Can you checl the config and verify the certificates path and name if its correct.

Rupam Bezbarua:
<@UTG489Y9F> <@UK2LT2FN0> Thank you so much for your help. I was indeed trying to run it in the master instead of node01.

Rahul Soni:
Thats not wrong, kubelet runs on master node too. Every node in the cluster

Rupam Bezbarua:
<@UK2LT2FN0> I am actually stuck in Q3 of the same section. Under /etc/kubernetes/kubelet.conf, I am able to see the following: client-certificate: /var/lib/kubelet/pki/kubelet-client-current.pem
client-key: /var/lib/kubelet/pki/kubelet-client-current.pem

Rahul Soni:
Check the certificate name in the directory.

Rupam Bezbarua:
It’s using the same file for both certificate and key. However, under /var/lib/kubelet/pki/, I see the following kubelet-client-2020-05-01-12-47-18.pem kubelet-client-current.pem kubelet.crt kubelet.keyWhat’s the best way to find out the relevant one? I did try to view the details using openssl x509 in each one of the .pem and .crt files but can’t seem to understand which one could be the right one

Rahul Soni:
Student question: use kubelet.crt

Rahul Soni:
i would urge you go through the lectures again, would be helpful for you.
And yes we are here always to help you.

Rupam Bezbarua:
Yes, I tried kubelet.crt as well. Not working for some reason.

Rupam Bezbarua:
<@UK2LT2FN0> Yes, it’s a good idea to go through the entire certificate lectures again. Will do that.
Just can’t wrap my head around what I am missing here. used kubelet.crt as the certificate and kubelet.key as the key for the node to authenticate itself.
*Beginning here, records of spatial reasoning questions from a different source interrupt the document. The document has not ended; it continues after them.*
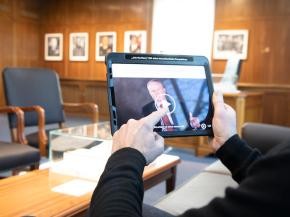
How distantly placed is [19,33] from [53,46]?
2.48 ft

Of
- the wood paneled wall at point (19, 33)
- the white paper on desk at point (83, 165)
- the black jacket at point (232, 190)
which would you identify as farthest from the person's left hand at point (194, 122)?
the wood paneled wall at point (19, 33)

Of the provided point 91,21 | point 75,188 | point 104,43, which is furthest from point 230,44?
point 75,188

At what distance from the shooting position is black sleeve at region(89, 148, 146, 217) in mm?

Restarted the service but can’t seem to fix it. I will go through TLS Certs section again.

Sahil Rahi:
Hi rupam, for cluster issues, first check the deployments, get logs from them, check nodes are ready or not, if all nodes are ready then use command journalctl -u kubelet -f in master node first, if issue is not there then ssh into all nodes and check their kubelet status using the above command. Also check for pods in kube-system if there is any issue, if kubelet is not working in master node and you are getting error like did you specify correct port then use command - docker ps -a , and then docker logs container-id. If you dont know any step i said above then check the lectures again. Hope it helps.

Sahil Rahi:
For the third question which you are solving, since the worker node01 is not working, try to ssh into node01 and use command: journalctl -u kubelet -f. you will see the issue.

Rupam Bezbarua:
<@UTG489Y9F> yep, I was looking at the wrong place. The journalctl command really helped. The kubelet service was unable to connect to the API server because of a wrong port configured in the kubeconfig file. Once I fixed that and reloaded the service, it seems to be working fine.

Thanks to you both for your help. The 3rd one took a greater part of the my today. Apologies for multiple pings on what really was an oversight on my part.